Quoted passage.
A huge success in Europe with more than 10,000 stores, Lidl had been planning its U.S. entry since 2014, buying up real estate in the Mid-Atlantic and Southeast. Over the next three years, it purchased more than 100 sites, planned to open four distribution centers, and acquired a 217,000 square foot headquarters building for nearly $57 million.

When it opened its first 10 stores to much fanfare on June 15, 2017 the company, touting its European track record and extreme discount formula that would be deployed in a 36,000 square foot space, promised it would open 100 stores in the first 12 months.

While delivering on its low-price promise and scoring points with its wine and bakery departments, the discounter fell flat in several areas, most prominently in its perishable and general merchandise departments.

Sales at many of its stores quickly diminished over the initial eight-week opening period and many of the stores began to look disheveled. By late last year, it was apparent that Lidl would fall far short of its 100-store prediction (at presstime, there were 52 Lidl stores operating in six states including its newest unit on West Broad Street in Richmond which opened on May 3). Additionally, a fourth planned distribution center in Cartersville, GA is reportedly on hold as are planned expansion targets in Texas, Ohio and Alabama.

Provided records.
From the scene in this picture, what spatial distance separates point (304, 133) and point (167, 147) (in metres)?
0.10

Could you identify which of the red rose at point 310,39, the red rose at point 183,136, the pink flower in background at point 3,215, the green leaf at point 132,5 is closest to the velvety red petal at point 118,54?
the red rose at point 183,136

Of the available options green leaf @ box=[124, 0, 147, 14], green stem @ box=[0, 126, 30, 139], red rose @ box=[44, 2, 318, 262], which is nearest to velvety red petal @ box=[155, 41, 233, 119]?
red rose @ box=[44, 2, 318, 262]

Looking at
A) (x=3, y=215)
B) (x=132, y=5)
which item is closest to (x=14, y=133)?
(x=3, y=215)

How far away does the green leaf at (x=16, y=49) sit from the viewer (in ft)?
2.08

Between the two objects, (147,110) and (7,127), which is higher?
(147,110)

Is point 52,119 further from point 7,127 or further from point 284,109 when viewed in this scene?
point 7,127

--

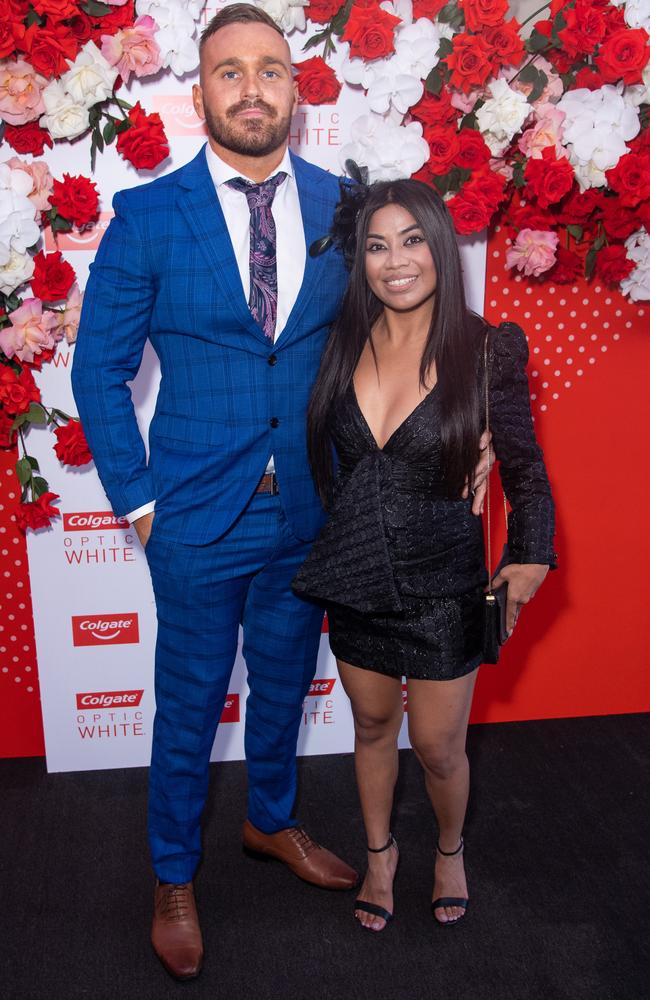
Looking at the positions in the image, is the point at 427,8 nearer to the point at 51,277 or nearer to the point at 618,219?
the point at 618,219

---

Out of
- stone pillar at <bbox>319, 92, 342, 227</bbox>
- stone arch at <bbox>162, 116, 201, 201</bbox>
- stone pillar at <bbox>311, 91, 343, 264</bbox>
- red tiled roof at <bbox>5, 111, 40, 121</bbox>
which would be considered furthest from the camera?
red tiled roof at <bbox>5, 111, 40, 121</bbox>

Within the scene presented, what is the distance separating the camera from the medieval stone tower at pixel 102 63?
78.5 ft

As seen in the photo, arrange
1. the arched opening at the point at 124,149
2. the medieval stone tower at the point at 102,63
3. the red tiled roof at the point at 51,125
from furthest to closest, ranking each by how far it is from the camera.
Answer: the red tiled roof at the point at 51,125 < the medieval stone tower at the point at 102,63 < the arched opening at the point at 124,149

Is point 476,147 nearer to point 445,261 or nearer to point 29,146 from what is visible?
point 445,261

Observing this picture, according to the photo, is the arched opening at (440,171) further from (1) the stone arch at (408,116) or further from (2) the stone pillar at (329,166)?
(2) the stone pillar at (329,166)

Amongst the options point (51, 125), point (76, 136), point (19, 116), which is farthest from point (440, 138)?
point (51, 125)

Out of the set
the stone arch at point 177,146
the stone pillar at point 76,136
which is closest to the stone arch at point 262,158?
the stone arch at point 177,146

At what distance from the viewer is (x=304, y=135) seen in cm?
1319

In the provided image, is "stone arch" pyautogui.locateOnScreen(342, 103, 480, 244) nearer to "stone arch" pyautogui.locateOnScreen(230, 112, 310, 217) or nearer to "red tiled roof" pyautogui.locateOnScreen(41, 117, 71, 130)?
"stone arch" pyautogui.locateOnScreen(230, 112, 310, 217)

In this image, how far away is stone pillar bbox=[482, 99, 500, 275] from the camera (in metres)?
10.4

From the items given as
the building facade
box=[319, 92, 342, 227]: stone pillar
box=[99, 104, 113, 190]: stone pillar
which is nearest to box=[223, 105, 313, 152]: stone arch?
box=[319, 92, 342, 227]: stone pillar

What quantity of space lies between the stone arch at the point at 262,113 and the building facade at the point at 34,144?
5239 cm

To-do list.
A. In the passage on Lidl's U.S. expansion, how many stores did the company promise to open in its first 12 months?
B. Decide whether each statement agrees with the passage on Lidl's U.S. expansion. Answer yes or no for each, and quote the deciding words. (i) Lidl opened its first 10 U.S. stores on June 15, 2017. (ii) Lidl paid more than $60 million for its headquarters building. (iii) Lidl's wine and bakery departments were among its weakest areas.
C. Pick up the passage on Lidl's U.S. expansion after its last sentence and carry it forward.
The entries are separate material and have no connection to the passage on Lidl's U.S. expansion.

Answers to each task.
A. Lidl promised to open 100 stores in its first 12 months.

B.
(i) Yes: "When it opened its first 10 stores to much fanfare on June 15, 2017"
(ii) No: "acquired a 217,000 square foot headquarters building for nearly $57 million"
(iii) No: "scoring points with its wine and bakery departments"

C.
Late last year, multiple sources told us that Lidl was rethinking its new store strategy by downsizing its footprint to approximately 20,000 square feet (which would be comparable to Aldi’s U.S. units). It also approached commercial real estate brokers about possible leasing deals. However, several brokers have told us all leasing conversations have been suspended and none of the smaller sized units have yet opened.

Lidl also received criticism from Klaus Gehrig, CEO of Schwarz-Gruppe, parent firm of Lidl. Gehrig earlier this year told the German publication Manager Magazine that the company did a poor job choosing locations and didn’t recognize Americans’ shopping preferences, such as prepared foods.

It is estimated that Lidl has invested more than $2 billion in the United States to date.